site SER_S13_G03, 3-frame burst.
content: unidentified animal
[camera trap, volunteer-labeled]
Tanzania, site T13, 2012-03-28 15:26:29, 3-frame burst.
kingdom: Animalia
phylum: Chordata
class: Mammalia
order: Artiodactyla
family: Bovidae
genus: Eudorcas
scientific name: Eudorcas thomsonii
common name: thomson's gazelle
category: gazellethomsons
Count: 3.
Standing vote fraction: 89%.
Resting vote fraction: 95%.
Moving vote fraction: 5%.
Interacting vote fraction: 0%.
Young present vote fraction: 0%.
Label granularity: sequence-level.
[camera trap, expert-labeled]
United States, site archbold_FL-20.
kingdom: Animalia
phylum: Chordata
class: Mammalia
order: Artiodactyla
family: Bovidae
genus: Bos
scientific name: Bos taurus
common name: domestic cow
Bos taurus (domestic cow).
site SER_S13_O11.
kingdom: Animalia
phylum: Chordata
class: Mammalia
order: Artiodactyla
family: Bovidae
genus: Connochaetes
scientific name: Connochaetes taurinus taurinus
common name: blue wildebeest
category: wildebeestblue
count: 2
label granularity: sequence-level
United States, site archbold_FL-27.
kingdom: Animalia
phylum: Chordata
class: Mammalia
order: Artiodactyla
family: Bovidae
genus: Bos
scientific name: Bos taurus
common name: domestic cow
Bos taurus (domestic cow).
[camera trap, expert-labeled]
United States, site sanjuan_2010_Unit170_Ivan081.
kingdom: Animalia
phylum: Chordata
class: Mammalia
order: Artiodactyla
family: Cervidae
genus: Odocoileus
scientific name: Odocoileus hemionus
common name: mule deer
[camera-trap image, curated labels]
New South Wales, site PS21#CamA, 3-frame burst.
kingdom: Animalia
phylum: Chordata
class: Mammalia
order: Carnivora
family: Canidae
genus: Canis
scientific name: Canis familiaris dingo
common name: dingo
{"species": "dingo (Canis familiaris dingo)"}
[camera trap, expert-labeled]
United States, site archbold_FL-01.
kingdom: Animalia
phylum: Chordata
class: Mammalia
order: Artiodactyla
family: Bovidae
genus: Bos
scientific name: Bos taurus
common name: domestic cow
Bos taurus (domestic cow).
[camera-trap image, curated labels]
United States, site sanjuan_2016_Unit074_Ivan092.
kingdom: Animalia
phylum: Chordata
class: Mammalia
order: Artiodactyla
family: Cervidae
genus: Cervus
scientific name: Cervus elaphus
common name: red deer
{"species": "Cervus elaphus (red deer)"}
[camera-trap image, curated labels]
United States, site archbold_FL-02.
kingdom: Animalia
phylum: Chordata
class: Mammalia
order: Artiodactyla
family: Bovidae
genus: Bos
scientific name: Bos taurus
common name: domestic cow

● ● ● ● ● ● ●

** AIM OF THE EXERCISE **
For the records above, give the number of lines that include the string "vote", with nothing added.

** SOLUTION TO THE EXERCISE **
5